2. Tatsuya Ichihashi had plastic surgery to escape from the police

Almost every self-surgery you hear about is done for medical reasons. Tatsuya Ichihashi had surgery to avoid prosecution for murder. He changed his appearance, using scissors to reduce the size of his lips, a box cutter to remove moles, and used thread to stitch up his nose in an attempt to make it smaller.

At some point he went to a real plastic surgeon to get it done nose surgery , as his own efforts had produced little result, but the surgeon later noted that his appearance had remained virtually unchanged.

Ichihashi had been on the run in Japan since the murder of Lindsay Hawker in 2007. It took more than two years before he was finally captured.

1. Evan O'Neil Kane has had 3 surgeries

Dr. Evan O'Neil Kane was an odd guy, partly because of circumstances and partly because of general oddness. For example, he once suggested that mothers and newborns get matching tattoos to prevent the babies from getting lost. He also tattooed his patients in ink after the operations with his initial in Morse code.

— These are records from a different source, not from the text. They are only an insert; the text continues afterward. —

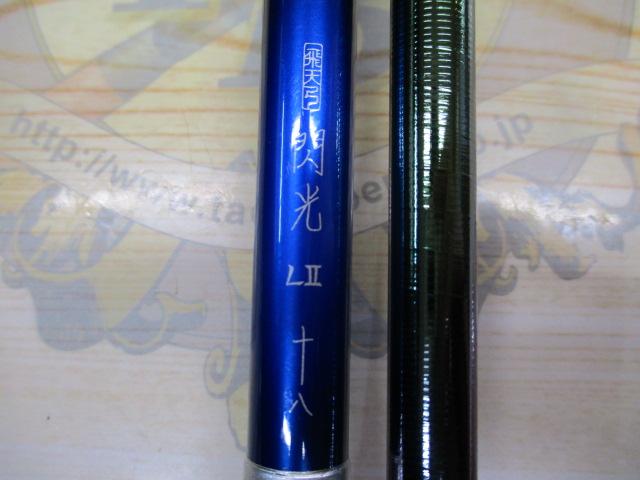 飛天弓 閃光L2 18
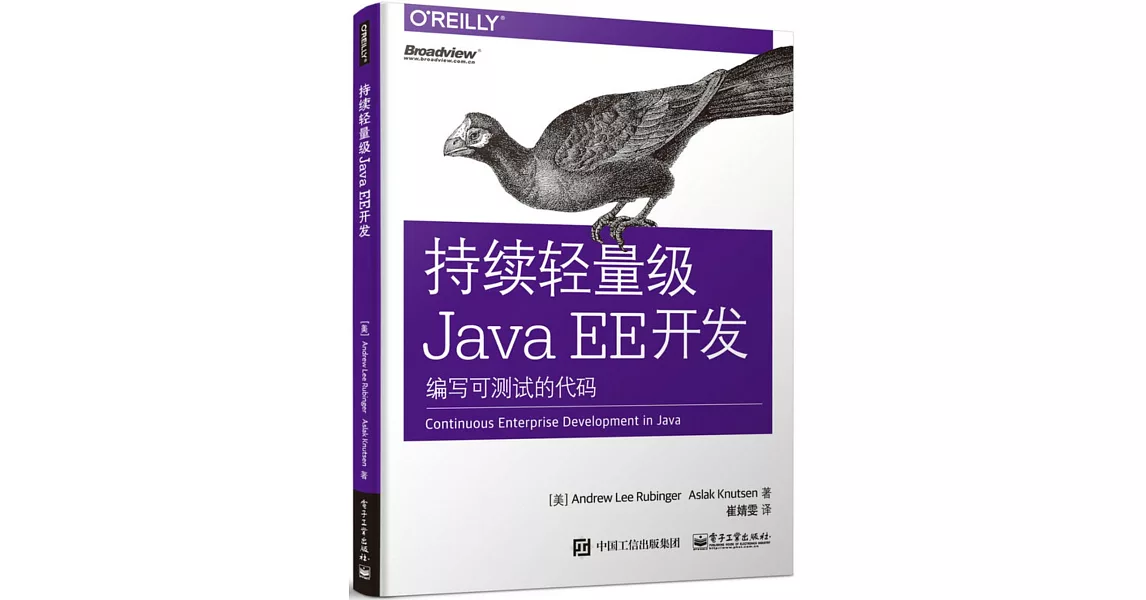 持續輕量級Java EE開發：編寫可測試的代碼 | 拾書所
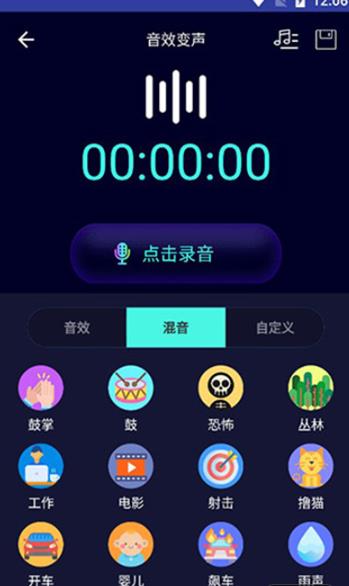 变声器大师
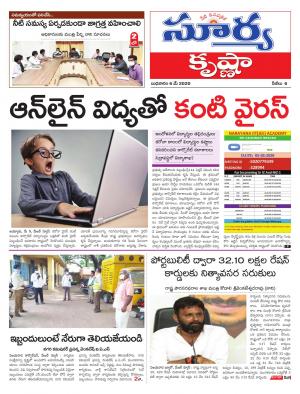 Wednesday 06 MAY,2020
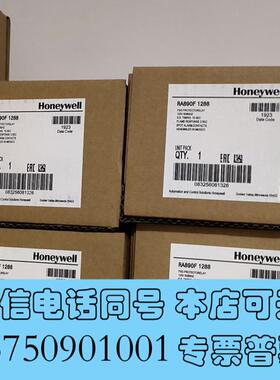 全新霍尼韦尔RA890F1288需询价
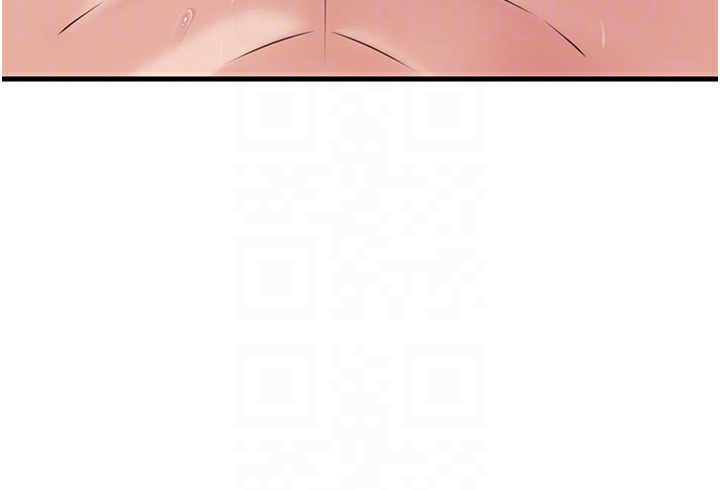 [韩国漫画] 岳母为何那样 剧情,熟女人妻#[159P]-47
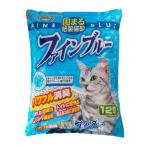 猫砂 紙 固まる固まる紙製猫砂 ファインブルー 12L FB-12 キャット 猫 猫砂 トイレ 衛生 消臭 流せる  燃える 常陸化工 株式会社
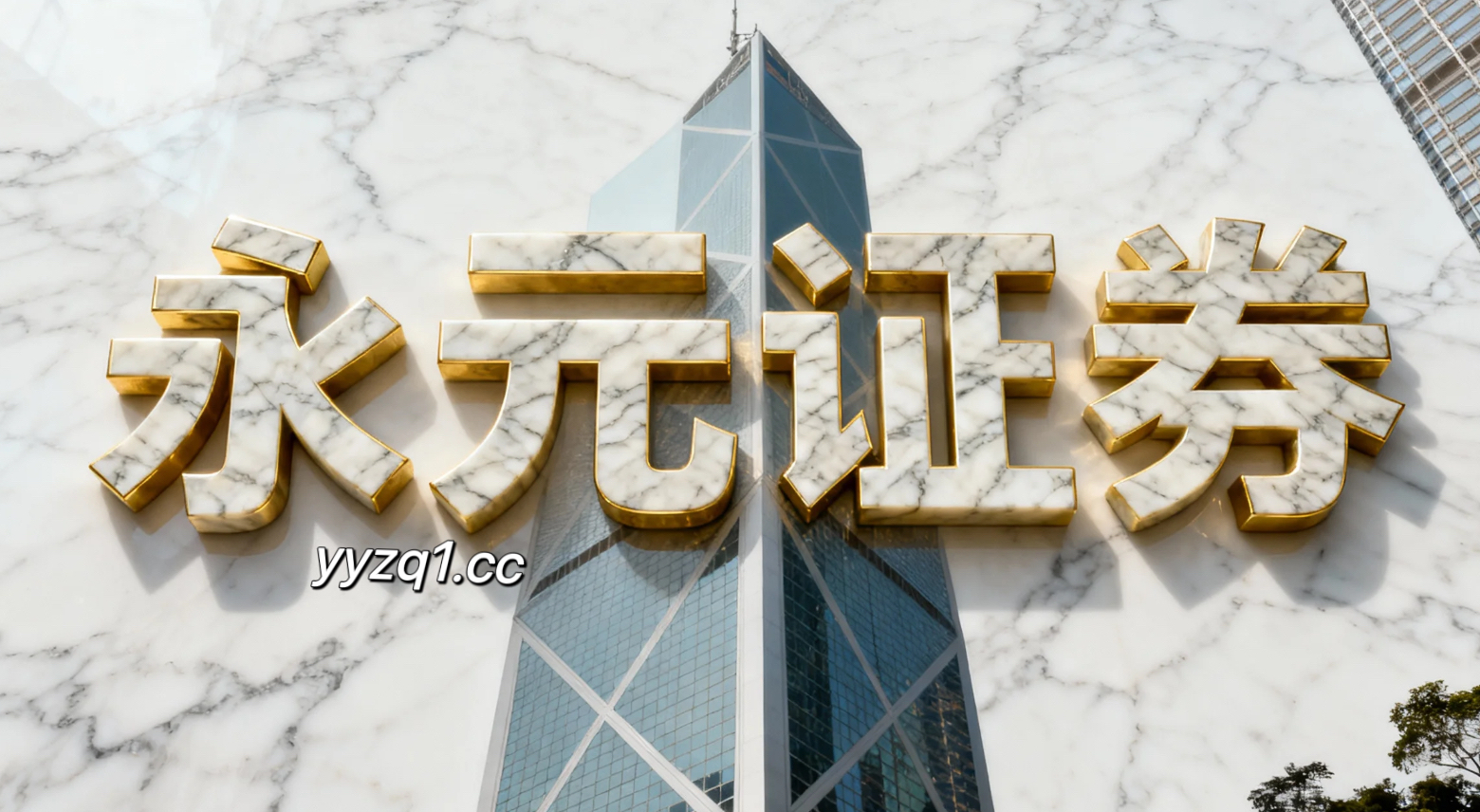 近两年境外证券市场场景下持牌配资平台的资金来源结构围绕账户生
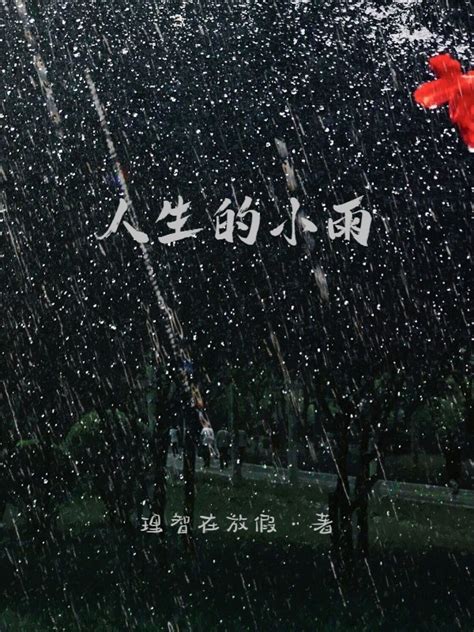 《人生的小雨》小说在线阅读-起点中文网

One patient he never tattooed was himself, and not for lack of chance. He has performed three surgeries on himself over the years. His first was amputation after his finger became severely infected. He did not believe that general anesthesia was necessary for the operation.

Two years after his finger was removed, Kane needed his own appendix removed. Again, he simply used local anesthesia for the procedure. He didn't have to do it himself; there was another surgeon in the room who closed it up afterward. He just wanted to.

Years later, in his seventies, Kane also underwent surgery to remove a hernia. The operation was successful, but he died a few months later.